Extract to read:
• • • •

Abbreviations: Rnum, residue number within a reference protein; Cod2, codon at the base position in the reference; A, corresponding amino acid; TsTv, number of transitions transversions for Cod2 -> Cod1 mutation; Cod1, codon at the base position in the test (mutant) set; i, binary check if a given codon fulfills criteria Oi (i = 1,..,8); ch, conservation of charged amino acids (HKR DE) (0–9); ‘+’ when test is charged; sCON, sequence conservation [−9,9]; gcSid4, sequence identity to genomic sequences from the expanded dataset (exact codon match); aaSidH, sequence identity to protein sequences from homologous proteins only (amino acid match); GSV1, viability predictions V1–V4 and N5–N7 calculated by GeneSV using dataset 2012.02.12; GSV2, viability predictions V1–V4 and N5–N7 calculated by GeneSV using dataset 2013.02.18; SIFT, viability predictions V or N by SIFT server; PRV, viability predictions V or N by PROVEAN server;
(*)—codons with fewer than 3 position hits should be evaluated with caution (“viability” predictions may be not reliable).

• • • •

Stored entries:

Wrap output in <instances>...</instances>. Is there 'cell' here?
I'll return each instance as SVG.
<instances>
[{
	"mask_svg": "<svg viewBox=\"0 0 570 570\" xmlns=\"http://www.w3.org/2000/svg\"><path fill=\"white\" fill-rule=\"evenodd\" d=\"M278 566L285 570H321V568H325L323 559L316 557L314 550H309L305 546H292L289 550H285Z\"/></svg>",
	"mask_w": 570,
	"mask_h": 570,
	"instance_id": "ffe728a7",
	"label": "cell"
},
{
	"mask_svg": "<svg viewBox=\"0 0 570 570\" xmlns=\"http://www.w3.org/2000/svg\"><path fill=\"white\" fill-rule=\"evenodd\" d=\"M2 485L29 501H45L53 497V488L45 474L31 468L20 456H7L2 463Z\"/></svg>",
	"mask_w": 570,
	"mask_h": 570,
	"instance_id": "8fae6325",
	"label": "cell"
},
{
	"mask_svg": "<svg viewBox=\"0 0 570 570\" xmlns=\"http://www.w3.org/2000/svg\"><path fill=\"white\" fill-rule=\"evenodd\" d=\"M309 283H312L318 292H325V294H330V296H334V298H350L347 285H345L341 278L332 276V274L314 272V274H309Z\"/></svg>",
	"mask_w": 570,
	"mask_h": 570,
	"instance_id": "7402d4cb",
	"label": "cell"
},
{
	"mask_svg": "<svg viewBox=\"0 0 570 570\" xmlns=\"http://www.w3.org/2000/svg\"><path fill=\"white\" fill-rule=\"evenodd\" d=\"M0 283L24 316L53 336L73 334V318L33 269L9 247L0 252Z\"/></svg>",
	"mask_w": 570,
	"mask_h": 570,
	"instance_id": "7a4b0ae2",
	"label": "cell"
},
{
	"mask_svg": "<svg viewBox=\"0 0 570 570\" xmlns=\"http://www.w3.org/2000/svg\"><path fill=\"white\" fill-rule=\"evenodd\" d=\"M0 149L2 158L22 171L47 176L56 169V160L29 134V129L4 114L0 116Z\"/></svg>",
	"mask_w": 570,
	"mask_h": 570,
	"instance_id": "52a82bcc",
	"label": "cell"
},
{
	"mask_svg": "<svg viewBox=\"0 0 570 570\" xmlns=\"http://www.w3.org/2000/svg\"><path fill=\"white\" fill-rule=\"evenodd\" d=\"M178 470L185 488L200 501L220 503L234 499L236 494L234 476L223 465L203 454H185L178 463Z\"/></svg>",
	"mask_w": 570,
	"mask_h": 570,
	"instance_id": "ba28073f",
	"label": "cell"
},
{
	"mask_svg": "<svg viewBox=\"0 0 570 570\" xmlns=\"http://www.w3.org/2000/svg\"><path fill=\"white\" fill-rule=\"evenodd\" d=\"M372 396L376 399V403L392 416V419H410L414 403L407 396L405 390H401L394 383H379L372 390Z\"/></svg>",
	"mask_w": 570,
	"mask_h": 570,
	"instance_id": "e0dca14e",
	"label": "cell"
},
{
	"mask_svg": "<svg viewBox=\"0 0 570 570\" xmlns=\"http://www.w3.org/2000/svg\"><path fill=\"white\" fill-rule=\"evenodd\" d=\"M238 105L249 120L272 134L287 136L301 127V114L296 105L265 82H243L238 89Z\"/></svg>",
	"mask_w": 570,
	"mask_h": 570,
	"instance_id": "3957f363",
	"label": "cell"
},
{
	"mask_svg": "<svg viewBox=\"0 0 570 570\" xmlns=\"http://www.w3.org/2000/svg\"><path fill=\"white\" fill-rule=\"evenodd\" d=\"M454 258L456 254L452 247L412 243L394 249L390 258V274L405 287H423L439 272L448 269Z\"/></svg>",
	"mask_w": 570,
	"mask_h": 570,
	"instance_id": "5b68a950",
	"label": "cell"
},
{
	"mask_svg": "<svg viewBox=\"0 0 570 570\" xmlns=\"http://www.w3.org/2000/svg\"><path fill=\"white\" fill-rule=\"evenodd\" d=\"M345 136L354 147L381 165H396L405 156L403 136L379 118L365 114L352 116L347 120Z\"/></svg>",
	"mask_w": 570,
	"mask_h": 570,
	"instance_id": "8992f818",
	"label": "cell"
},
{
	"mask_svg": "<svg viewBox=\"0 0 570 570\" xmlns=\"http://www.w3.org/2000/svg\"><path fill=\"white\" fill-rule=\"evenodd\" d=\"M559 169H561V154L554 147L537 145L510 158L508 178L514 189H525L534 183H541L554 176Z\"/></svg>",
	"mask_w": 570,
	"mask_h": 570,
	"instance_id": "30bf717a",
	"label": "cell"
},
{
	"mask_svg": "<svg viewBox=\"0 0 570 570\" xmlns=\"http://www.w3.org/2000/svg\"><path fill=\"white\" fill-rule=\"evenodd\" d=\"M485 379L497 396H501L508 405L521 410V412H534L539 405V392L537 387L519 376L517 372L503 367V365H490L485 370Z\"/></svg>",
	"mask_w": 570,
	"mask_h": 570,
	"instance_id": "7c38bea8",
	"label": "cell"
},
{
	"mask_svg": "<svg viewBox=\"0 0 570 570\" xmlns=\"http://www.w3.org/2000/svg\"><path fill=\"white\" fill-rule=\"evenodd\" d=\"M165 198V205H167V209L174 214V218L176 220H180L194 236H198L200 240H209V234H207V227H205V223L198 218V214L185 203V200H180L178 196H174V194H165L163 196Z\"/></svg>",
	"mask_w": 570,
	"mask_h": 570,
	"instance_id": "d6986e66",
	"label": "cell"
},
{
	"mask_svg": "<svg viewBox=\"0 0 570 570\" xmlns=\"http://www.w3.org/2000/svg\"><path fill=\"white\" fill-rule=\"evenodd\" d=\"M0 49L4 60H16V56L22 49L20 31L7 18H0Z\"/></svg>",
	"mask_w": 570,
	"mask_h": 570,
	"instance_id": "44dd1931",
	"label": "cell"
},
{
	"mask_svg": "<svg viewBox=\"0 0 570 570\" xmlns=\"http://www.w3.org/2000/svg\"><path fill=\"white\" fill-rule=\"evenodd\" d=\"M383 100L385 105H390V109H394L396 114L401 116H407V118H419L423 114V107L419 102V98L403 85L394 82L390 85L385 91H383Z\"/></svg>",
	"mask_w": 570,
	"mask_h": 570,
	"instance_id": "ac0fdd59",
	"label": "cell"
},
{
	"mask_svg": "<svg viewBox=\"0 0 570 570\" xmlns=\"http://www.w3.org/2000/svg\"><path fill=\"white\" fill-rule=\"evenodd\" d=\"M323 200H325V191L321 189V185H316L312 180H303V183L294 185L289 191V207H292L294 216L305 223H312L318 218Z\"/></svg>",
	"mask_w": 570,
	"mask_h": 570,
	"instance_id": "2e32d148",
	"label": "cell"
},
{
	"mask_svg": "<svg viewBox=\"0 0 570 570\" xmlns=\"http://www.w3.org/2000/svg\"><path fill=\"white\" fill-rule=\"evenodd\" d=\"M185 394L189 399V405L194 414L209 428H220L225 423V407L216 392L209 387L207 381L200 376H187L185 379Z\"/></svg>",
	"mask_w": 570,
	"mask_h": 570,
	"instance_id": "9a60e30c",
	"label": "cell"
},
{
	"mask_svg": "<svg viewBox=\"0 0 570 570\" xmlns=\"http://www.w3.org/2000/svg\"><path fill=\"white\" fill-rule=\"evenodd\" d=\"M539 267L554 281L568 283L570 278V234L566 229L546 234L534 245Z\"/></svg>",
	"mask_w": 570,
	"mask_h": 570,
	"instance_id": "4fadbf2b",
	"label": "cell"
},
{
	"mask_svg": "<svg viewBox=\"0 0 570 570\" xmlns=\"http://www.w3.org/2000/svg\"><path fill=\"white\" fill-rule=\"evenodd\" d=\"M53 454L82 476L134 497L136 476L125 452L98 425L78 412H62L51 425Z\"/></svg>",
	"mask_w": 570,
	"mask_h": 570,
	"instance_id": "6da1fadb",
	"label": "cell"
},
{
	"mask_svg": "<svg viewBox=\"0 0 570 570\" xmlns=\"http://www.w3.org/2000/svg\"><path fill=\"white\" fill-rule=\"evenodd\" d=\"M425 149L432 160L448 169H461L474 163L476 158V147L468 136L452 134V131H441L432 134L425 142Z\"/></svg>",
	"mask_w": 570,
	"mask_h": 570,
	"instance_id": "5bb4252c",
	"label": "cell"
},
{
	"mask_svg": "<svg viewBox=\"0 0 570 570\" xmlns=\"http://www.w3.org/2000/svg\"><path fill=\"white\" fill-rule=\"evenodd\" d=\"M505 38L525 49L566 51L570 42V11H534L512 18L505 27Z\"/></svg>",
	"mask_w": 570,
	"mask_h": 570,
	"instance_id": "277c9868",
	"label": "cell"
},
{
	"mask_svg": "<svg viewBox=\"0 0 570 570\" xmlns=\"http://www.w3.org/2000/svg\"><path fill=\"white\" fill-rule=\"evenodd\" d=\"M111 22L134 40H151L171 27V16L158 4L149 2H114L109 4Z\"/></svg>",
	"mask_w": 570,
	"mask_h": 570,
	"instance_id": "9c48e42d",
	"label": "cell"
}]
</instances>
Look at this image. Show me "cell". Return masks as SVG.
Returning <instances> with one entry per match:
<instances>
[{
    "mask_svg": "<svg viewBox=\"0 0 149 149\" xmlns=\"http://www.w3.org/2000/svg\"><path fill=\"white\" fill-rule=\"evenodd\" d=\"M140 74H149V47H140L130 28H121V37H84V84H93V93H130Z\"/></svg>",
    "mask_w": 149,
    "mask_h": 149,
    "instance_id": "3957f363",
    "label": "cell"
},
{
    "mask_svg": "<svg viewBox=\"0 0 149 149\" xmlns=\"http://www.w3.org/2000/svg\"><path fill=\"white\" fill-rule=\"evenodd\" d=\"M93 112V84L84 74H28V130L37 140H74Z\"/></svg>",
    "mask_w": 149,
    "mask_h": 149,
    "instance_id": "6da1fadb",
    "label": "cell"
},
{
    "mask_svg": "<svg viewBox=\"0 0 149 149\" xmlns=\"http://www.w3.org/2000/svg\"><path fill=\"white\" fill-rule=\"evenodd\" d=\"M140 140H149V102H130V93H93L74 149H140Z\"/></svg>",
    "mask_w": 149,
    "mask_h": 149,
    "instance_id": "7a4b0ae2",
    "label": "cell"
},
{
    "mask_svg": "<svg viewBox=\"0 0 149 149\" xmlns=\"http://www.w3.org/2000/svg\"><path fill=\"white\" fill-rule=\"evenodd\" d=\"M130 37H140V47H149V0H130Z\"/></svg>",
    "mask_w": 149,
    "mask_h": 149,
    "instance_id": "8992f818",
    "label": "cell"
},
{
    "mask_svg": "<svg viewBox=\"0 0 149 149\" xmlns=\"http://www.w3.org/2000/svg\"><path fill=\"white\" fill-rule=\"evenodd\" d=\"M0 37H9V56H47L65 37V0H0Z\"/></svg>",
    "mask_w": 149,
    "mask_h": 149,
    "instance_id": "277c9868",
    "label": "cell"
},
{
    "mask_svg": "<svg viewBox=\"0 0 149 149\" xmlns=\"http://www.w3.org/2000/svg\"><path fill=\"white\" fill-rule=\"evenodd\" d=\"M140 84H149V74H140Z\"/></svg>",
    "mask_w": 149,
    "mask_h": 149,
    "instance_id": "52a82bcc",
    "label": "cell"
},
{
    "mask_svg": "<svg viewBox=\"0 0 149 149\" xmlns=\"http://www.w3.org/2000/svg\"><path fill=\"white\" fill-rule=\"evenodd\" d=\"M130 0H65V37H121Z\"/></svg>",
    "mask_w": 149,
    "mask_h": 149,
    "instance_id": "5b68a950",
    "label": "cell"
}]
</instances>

• • • •

Description of the task:
In the abbreviation legend, list every abbreviation defined as viability predictions. The records have no connection to the abbreviation legend.

Written response:
GSV1, GSV2, SIFT, PRV